▸ **Passage provided**:
==================================================
TIME FOR CHANGE

Today is January 31, 2021, the eve of Black History Month. As I lay in bed trying to go to sleep, I began to reflect on my seventy years in 2020. As usual on Martin Luther King Jr’s birthday, at quite a few (if not all) celebrations they concluded with the singing of “We shall Overcome.” But looking back over my life experience in the United States, particularly in 2020, we have not overcome anything but regressed.

Granted we have seen the election of the first Black president, and now the election of the first female black vice president. But neither event has improved the overall standing of Black people in America. Black people continue to make up the majority of underpaid, unemployed, and underemployed in America. We own the least amount of anything in America of value specifically land, businesses, and other economic resources.

While the COVID-19 pandemic has been a curse to all of America, Black people appear its greatest victims. Because of lack of access to good healthcare (systemic or otherwise), we suffer most deaths, loss of jobs, and lack of other economic opportunities. While it has been disastrous to other minorities as well, we are impacted the most. Although our Black youth still strive toward higher education, and entrepreneurial opportunities we still trail our white counterparts in this category as well. Black businesses (as well as other small and medium businesses) continue to fail due to the wild pendulum swings of our economy in recent years.

Yet here we are after an election drawn out by misleading conspiracies about voter fraud and cheating by the Democratic party and its presidential candidate, and a televised attempt to overthrow the electoral college and the government. Now various state legislatures, which are Republican controlled, are moving to enact voter id laws, which would cripple the democratic process and guarantee a Republican return to power. It is interesting to note that during the claims of Democratic cheating that the opposition party’s solution would have amounted to large-scale voter suppression that even their appointed judges including the United States Supreme Court (with three Republican appointees) refused to allow. These attempts were attempted by the experts in gerrymandering and voter suppression. My grandmother used to say cheaters never prosper.
==================================================
[Saved data entries]
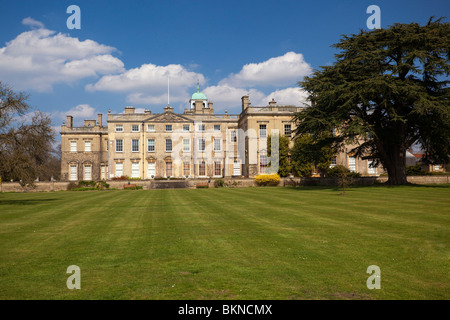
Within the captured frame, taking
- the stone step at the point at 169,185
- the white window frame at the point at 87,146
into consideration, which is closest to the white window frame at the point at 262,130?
the stone step at the point at 169,185

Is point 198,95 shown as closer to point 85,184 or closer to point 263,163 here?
point 263,163

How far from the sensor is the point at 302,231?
965 cm

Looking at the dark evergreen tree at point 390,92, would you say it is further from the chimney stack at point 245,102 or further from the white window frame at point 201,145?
the white window frame at point 201,145

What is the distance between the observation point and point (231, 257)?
699cm

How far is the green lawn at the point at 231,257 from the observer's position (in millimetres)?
5215

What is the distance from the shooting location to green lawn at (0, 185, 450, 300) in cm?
521

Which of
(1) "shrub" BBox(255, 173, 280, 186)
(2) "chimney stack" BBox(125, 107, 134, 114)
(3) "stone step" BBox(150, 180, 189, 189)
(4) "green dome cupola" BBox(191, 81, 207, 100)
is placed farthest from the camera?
(4) "green dome cupola" BBox(191, 81, 207, 100)

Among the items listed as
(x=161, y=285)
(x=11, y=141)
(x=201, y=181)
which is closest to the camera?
(x=161, y=285)

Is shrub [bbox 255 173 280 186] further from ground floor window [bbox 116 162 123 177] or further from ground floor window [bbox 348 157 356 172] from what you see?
ground floor window [bbox 116 162 123 177]

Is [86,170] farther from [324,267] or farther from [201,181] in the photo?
[324,267]

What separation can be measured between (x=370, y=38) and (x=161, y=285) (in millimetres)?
31949

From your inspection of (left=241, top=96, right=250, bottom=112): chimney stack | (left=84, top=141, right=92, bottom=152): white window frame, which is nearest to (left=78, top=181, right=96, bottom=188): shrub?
(left=84, top=141, right=92, bottom=152): white window frame

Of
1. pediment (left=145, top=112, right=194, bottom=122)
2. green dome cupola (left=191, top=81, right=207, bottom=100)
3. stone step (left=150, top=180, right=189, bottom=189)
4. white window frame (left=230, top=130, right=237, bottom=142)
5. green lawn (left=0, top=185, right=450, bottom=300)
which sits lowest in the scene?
stone step (left=150, top=180, right=189, bottom=189)
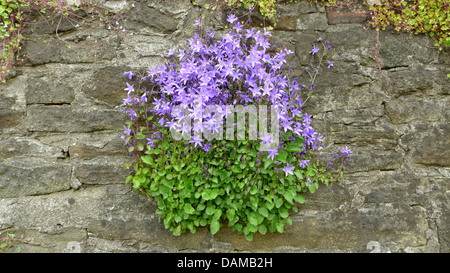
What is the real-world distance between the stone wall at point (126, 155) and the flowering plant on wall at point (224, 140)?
0.48 feet

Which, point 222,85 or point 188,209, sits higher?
point 222,85

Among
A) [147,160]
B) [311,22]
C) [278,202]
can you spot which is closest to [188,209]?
[147,160]

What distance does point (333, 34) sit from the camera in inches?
101

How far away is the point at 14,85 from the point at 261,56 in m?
1.80

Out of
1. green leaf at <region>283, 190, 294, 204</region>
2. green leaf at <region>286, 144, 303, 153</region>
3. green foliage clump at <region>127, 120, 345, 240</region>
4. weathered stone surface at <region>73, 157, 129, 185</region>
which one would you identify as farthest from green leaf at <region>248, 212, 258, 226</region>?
weathered stone surface at <region>73, 157, 129, 185</region>

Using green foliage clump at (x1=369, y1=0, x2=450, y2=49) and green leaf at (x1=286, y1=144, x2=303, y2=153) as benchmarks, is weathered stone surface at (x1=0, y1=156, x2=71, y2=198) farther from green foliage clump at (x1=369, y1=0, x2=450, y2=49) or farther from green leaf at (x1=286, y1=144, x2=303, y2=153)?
green foliage clump at (x1=369, y1=0, x2=450, y2=49)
==================================================
▸ **What you should do**:
In the text "Time for Change," what did the writer's grandmother used to say?

▸ **Exercise response**:
Cheaters never prosper.